Rahman acknowledged that “there are certainly benefits such as seeing a reduction in fees for financial transactions. If there is a weak traditional banking system or lack of trust, then cryptocurrency can offer an alternative means of payment.”

“Remittance costs are also a big part of the picture,” continued Brown, “and a more efficient digital payment infrastructure could help reduce these costs.”

What is the future of Bitcoin as a legitimate currency? That is the question being posed by the International Monetary Fund (IMF) after the Central American Republic of El Salvador approved the world’s first legislation to recognize Bitcoin as legal tender.

The move has been met with a range of reactions from the crypto community, with some praising El Salvador’s bold decision and others questioning the practicality of using Bitcoin as a legal currency.

Youssef Badri, CEO of a blockchain-based remittances platform, welcomed the news. “Remittances is a great use case for Bitcoin. Money transfer companies charge high fees and funds can take days to arrive. Bitcoin transactions can be completed in minutes and fees are reduced. People without bank cards can access remittances,” he said.

However, Professor David Andolfatto of the University Of Miami’s Miami Herbert Business School was less enthusiastic. “I think legal tender status in this context is likely a gimmick. I’m not sure how I might be more motivated to send BTC to someone living in CAR just because BTC is now viewed as legal tender in that jurisdiction,” he said.

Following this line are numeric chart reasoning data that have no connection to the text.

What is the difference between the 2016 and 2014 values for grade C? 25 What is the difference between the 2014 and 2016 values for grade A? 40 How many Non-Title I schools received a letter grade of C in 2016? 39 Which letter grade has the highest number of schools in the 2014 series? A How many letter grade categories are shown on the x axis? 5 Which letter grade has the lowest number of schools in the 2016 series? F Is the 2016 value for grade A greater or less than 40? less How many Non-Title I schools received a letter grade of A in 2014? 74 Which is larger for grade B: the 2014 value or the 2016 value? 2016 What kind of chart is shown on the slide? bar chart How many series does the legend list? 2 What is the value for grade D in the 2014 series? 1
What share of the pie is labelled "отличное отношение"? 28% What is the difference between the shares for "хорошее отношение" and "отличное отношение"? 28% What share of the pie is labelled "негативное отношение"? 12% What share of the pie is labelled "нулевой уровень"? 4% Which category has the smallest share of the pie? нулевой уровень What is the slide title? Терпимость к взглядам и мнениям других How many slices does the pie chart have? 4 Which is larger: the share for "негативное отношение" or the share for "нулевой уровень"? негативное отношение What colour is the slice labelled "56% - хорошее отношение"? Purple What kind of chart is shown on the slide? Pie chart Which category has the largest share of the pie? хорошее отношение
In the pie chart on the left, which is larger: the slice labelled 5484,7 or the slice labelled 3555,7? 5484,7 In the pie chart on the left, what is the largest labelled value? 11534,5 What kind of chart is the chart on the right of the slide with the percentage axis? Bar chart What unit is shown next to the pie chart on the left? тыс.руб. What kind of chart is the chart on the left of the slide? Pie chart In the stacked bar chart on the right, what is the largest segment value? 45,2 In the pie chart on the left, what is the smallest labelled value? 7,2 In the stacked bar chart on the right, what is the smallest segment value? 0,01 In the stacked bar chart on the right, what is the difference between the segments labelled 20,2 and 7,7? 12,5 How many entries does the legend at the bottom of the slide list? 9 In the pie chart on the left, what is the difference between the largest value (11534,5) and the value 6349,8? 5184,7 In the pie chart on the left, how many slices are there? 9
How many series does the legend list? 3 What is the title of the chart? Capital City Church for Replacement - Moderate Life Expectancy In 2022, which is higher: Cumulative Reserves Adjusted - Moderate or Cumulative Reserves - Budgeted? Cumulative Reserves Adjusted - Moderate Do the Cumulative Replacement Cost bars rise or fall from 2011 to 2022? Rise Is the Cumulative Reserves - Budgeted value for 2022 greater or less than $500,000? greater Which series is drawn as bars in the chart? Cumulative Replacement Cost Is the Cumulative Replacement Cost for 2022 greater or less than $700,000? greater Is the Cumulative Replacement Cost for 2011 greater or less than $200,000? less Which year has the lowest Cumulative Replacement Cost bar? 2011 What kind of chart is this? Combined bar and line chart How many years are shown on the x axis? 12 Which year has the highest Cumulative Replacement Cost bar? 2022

Andolfatto also noted that the volatility of Bitcoin prices could make it a risky proposition as a currency. “These violent swings in the price level are unnecessary […] What is needed is a monetary policy that expands the supply of money to accommodate the demand for money in times of stress. The provision of an ‘elastic currency’ serves to stabilize the price level for the benefit of the economy as a whole,” he explained.

Georgetown’s John Angel echoed this sentiment. “In my view, a pivot to crypto assets, such as in El Salvador today, is a risk too big to take,” he said.

But with the growing adoption of Bitcoin, could it become a more stable asset, like gold? Andolfatto believes that as the industry matures, the volatility of Bitcoin will decrease. But he also warned that it would still be susceptible to “flight-to-safety” phenomena.

Youssef believes that the IMF’s reluctance to embrace Bitcoin could be due to its potential to disrupt the status quo. “Bitcoin has proven to lower inflation, give more people access to the economy and international work, increase transparency and act as a universal translator of money. It also has the potential to lessen a country’s reliance on international centralized power — like the IMF. It’s not hard to connect the dots on why the IMF is not welcoming of Bitcoin,” he said.

So, while Bitcoin may not become a global currency, it could still have a positive economic and social role. “I see a very useful role for crypto technology, which is why I have been a vocal proponent of CBDCs [central bank digital currencies] since 2014,” Angel said.

Ultimately, Bitcoin could be the impetus for governments to rethink their monetary policies. As Brown noted, ” Bitcoin has become a backstop alternative when fiat currencies fail through macroeconomic events such as hyperinflation and controls around capital flight.”

So, is Bitcoin a viable currency or just a gimmick? It looks like the jury is still out.